--- What you will do ---
• A. In the text on the GraphQL dependency system, why is the main query's data missing from the final dataset? Answer in one to three sentences.
• B. Carry on the text on the GraphQL dependency system from its last sentence.

--- Document ---

──────

For the full reference of the allowed arguments, check out the DLT
resource
documentation.
3. Dependency System
The new dependency system allows you to:
- Chain GraphQL queries: Use results from one query to feed parameters into another
- Transform data flow: The main query results become intermediate data that feeds dependencies
- Return consistent shape: Only the dependency results are yielded to the final dataset
- Rate limit dependencies: Control the rate of dependent API calls
Tree-like Dependency Structure
Dependencies can be viewed as a tree structure where:
- The root is your main GraphQL query
- Branches are dependency functions that process each item from the parent
- Leaves are the final data shapes that get yielded to your dataset
Main Query (transactions)
├── Item 1 → fetch_account_details() → Account Data (leaf)
├── Item 2 → fetch_account_details() → Account Data (leaf)
└── Item 3 → fetch_account_details() → Account Data (leaf)
Data Shape Merging
When deps
is provided, DLT automatically handles different data shapes:
- The main query executes and fetches data
- Each item from the main query is passed to dependency functions
- Dependency functions can execute additional GraphQL queries with different schemas
- DLT merges different data shapes from dependencies automatically
- Only leaf nodes (final dependency results) are included in the final output
- The main query data serves as intermediate processing data and is discarded
This means you can have dependencies that return completely different data structures (e.g., transactions → accounts → users), and DLT will intelligently combine them into a coherent dataset, only preserving the final leaf data from your dependency tree.
How to Run and View Results
If you have not setup your local Dagster environment yet, please follow our quickstart guide.
After having your Dagster instance running, follow the
Dagster setup guide to materialize the assets. Our example
assets are located under assets/open_collective/transactions
.

──────

--- Given data ---
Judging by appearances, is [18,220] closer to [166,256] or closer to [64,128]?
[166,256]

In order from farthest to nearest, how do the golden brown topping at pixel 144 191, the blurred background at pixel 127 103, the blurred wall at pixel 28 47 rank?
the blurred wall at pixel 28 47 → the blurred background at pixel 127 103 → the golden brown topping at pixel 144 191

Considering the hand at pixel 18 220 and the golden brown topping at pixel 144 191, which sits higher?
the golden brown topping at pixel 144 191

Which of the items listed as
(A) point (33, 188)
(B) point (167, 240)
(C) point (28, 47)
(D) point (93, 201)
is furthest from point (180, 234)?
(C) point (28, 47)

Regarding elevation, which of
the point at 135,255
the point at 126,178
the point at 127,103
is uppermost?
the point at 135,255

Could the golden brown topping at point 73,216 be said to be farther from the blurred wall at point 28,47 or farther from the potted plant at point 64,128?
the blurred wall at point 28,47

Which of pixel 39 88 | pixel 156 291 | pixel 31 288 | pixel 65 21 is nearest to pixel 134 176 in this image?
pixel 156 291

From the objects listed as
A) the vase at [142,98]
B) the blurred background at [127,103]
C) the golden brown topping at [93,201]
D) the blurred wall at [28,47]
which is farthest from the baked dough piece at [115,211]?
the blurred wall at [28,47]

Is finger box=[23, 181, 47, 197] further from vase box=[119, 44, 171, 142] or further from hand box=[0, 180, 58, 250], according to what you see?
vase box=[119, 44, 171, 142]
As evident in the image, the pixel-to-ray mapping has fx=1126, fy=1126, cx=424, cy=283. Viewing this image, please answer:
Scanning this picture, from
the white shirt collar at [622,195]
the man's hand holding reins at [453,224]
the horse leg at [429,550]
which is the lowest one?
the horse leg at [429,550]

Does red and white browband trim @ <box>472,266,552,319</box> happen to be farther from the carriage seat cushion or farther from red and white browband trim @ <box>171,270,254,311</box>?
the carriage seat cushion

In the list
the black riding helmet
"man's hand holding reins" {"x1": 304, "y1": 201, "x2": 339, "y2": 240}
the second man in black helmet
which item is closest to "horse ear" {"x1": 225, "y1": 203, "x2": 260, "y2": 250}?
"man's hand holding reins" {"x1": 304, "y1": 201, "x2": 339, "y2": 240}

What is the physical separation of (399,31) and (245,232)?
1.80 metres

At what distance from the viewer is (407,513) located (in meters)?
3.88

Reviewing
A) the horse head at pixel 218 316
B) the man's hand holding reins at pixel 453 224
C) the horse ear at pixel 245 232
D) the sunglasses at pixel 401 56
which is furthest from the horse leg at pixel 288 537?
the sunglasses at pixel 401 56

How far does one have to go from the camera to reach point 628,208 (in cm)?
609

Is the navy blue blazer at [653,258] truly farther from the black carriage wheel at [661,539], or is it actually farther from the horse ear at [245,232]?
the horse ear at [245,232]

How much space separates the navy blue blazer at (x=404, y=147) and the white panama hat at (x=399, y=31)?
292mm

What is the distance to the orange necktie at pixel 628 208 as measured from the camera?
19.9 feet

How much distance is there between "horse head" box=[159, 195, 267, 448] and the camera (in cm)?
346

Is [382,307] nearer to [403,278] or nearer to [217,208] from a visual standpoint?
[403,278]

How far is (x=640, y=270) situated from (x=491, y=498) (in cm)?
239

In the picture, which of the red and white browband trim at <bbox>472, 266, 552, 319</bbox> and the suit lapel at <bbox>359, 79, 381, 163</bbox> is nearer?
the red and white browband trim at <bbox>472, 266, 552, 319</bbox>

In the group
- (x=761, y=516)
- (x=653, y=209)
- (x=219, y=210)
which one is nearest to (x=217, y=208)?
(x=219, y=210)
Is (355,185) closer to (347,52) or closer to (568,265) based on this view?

──────

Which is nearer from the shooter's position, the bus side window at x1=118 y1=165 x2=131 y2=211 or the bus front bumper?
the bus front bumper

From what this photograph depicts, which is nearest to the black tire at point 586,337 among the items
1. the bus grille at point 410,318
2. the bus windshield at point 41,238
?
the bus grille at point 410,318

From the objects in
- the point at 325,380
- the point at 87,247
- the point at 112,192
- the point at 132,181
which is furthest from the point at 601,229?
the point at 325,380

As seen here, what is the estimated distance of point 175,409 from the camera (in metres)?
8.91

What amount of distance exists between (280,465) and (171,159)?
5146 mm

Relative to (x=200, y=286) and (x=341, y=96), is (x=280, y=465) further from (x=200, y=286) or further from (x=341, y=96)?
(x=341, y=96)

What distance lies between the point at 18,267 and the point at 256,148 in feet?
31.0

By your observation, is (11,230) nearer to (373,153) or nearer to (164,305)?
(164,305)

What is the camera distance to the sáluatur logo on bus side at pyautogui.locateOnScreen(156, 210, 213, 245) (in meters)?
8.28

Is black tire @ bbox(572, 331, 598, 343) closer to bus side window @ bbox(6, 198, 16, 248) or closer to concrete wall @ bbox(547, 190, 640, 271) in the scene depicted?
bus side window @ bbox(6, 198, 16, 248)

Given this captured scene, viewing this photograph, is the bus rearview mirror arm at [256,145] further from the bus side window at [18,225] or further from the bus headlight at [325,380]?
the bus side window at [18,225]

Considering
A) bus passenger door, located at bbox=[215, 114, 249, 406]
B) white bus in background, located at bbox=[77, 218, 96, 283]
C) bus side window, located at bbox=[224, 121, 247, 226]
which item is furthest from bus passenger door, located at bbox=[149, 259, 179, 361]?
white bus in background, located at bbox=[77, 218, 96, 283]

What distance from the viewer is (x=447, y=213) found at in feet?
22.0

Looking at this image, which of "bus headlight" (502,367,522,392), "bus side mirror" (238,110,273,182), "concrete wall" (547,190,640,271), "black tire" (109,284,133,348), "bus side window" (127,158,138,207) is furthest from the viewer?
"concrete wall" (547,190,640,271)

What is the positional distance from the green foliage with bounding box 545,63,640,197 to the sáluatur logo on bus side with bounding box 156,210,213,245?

──────

--- Results of the exercise ---
• A. The main query's results serve only as intermediate data that feed parameters into the dependency functions, and the main query data is then discarded. Only the leaf nodes, the final dependency results, are included in the output, which gives the dataset a consistent shape.

• B.
Running the pipeline will fetch the transactions from the Open Collective API following the configuration we defined. The factory will handle pagination automatically, fetching the data in chunks and combining them into a single result.
Advanced Features
Field Exclusion
Use the exclude
parameter to skip unnecessary fields and reduce query
complexity:
config = GraphQLResourceConfig(
# ... other config
exclude=["loggedInAccount", "me", "stats.totalDonations"],
)
Custom Stop Conditions
Define custom conditions to stop pagination:
def stop_when_old_data(result, page_count):
# Stop if we encounter transactions older than 1 year
if result.get("transactions", {}).get("nodes"):
last_transaction = result["transactions"]["nodes"][-1]
transaction_date = last_transaction.get("createdAt")
# Add your date comparison logic here
return False # Continue pagination
return True # Stop pagination
pagination_config = PaginationConfig(
type=PaginationType.OFFSET,
stop_condition=stop_when_old_data,
# ... other pagination settings
)
Cursor-Based Pagination
For APIs that use cursor-based pagination:
pagination_config = PaginationConfig(
type=PaginationType.CURSOR,
page_size=50,
cursor_field="after",
page_size_field="first",
next_cursor_path="pageInfo.endCursor",
has_next_path="pageInfo.hasNextPage",
)
Error Handling and Retry Mechanism
The GraphQL factory includes a sophisticated retry mechanism with configurable debounce that helps handle transient failures and rate limiting:
from ..factories.graphql import RetryConfig
retry_config = RetryConfig(
max_retries=3, # Maximum number of retry attempts
initial_delay=2.0, # Initial delay in seconds before first retry
max_delay=30.0, # Maximum delay between retries
backoff_multiplier=2.0, # Multiplier for exponential backoff
jitter=True, # Add random jitter to delays
reduce_page_size=True, # Enable adaptive page size reduction
min_page_size=10, # Minimum page size when reducing
page_size_reduction_factor=0.5, # Factor to reduce page size by (50%)
continue_on_failure=True, # Log failures and continue instead of raising
)
config = GraphQLResourceConfig(
# ... other configuration
retry=retry_config,
)
Adaptive Page Size Reduction
When reduce_page_size=True
, the retry mechanism implements intelligent
debounce behavior:
- Initial Query: Starts with configured page size (e.g., 50 items)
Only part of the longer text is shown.